Logarithmic versus Linear Visualizations of COVID-19 Cases Do Not Affect Citizens’ Support for Confinement Semra Sevi, Marco Mendoza Aviña, Gabrielle Péloquin-Skulski, Emmanuel Heisbourg, Paola Vegas, Maxime Coulombe, Vincent Arel-Bundock, Peter John Loewen, and André Blais. 2020. Canadian Journal of Political Science. Paper can be accessed here.
What is the Cost of Voting? André Blais, Jean-François Daoust, Ruth Dassonneville, and Gabrielle Péloquin-Skulski. 2019. Electoral Studies. Paper can be accessed here.
Abstract
Despite a wealth of literature on the determinants of electoral turnout, little is known about the cost of voting. Some studies suggest that facilitating voting slightly increases turnout, but what ultimately matters is people’s subjective perceptions of how costly voting is. This paper offers a first comprehensive analysis of the subjective cost of voting and its impact on voter turnout. We use data from an original survey conducted in Canada and data from the Making Electoral Democracy Work project which covers 23 elections among 5 different countries. We distinguish direct and information/decision voting costs. That is, the direct costs that are related to the act of voting and the costs that are related to the efforts to make (an informed) choice. We find that the cost of voting is generally perceived to be very small but that those who find voting more difficult are indeed less prone to vote, controlling for a host of other considerations. That impact, however, is relatively small, and the direct cost matters more than the information/decision cost.
Conference Proceedings
A Guide to Misinformation Detection Data and Evaluation Camille Thibault, Jacob-Junqi Tian, Gabrielle Péloquin-Skulski, Taylor Lynn Curtis, James Zhou, Florence Laflamme, Yuxiang Guan, Reihaneh Rabbany, Jean-François Godbout, and Kellin Pelrine. KDD Datasets and Benchmarks Track 2025. Paper can be accessed here.

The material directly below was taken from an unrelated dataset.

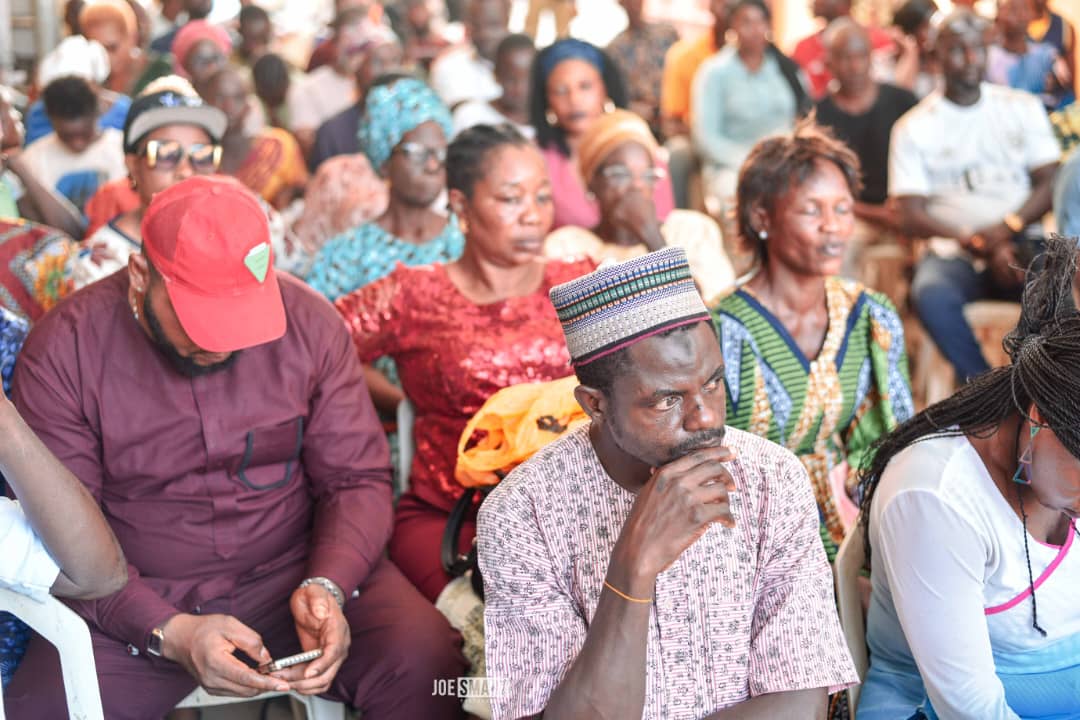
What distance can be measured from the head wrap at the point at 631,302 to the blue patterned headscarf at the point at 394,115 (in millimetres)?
2607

▸Runner Up Best Paper Award
Abstract
Misinformation is a complex societal issue, and mitigating solutions are difficult to create due to data deficiencies. To address this, we have curated the largest collection of (mis)information datasets in the literature, totaling 75. From these, we evaluated the quality of 36 datasets that consist of statements or claims, as well as the 9 datasets that consist of data in purely paragraph form. We assess these datasets to identify those with solid foundations for empirical work and those with flaws that could result in misleading and non-generalizable results, such as spurious correlations, or examples that are ambiguous or otherwise impossible to assess for veracity. We find the latter issue is particularly severe and affects most datasets in the literature. We further provide state-of-the-art baselines on all these datasets, but show that regardless of label quality, categorical labels may no longer give an accurate evaluation of detection model performance. Finally, we propose and highlight Evaluation Quality Assurance (EQA) as a tool to guide the field toward systemic solutions rather than inadvertently propagating issues in evaluation. Overall, this guide aims to provide a roadmap for higher quality data and better grounded evaluations, ultimately improving research in misinformation detection.